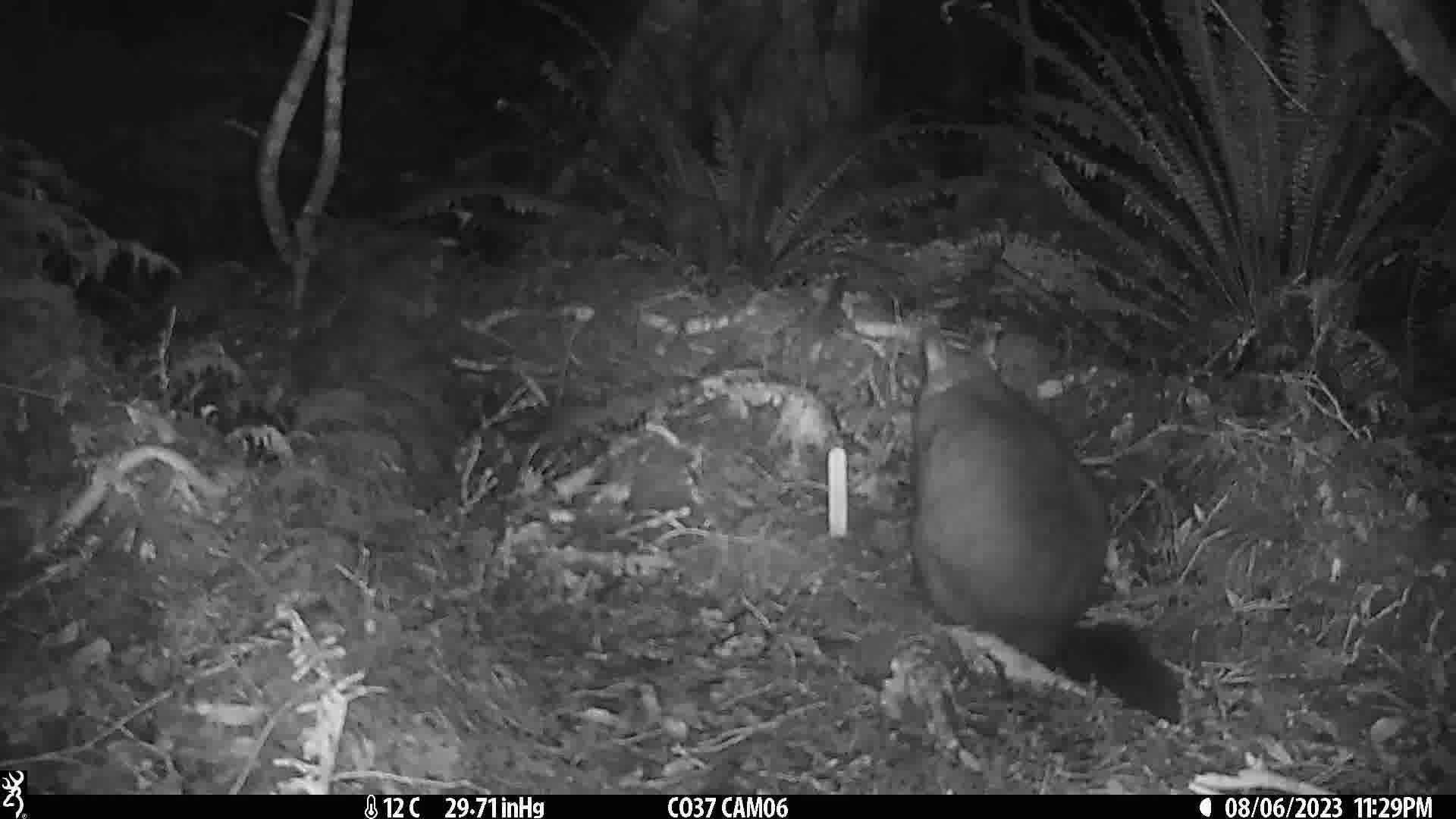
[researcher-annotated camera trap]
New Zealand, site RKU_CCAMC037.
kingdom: Animalia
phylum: Chordata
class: Mammalia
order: Diprotodontia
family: Phalangeridae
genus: Trichosurus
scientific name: Trichosurus vulpecula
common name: common brushtail possum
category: possum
____
## [WORK TO COMPLETE]
Every record should come back exactly as it is, though none of the pictures should.

## [REPLY]
[researcher-annotated camera trap]
New Zealand, site RKU_CCAMC037.
kingdom: Animalia
phylum: Chordata
class: Mammalia
order: Diprotodontia
family: Phalangeridae
genus: Trichosurus
scientific name: Trichosurus vulpecula
common name: common brushtail possum
category: possum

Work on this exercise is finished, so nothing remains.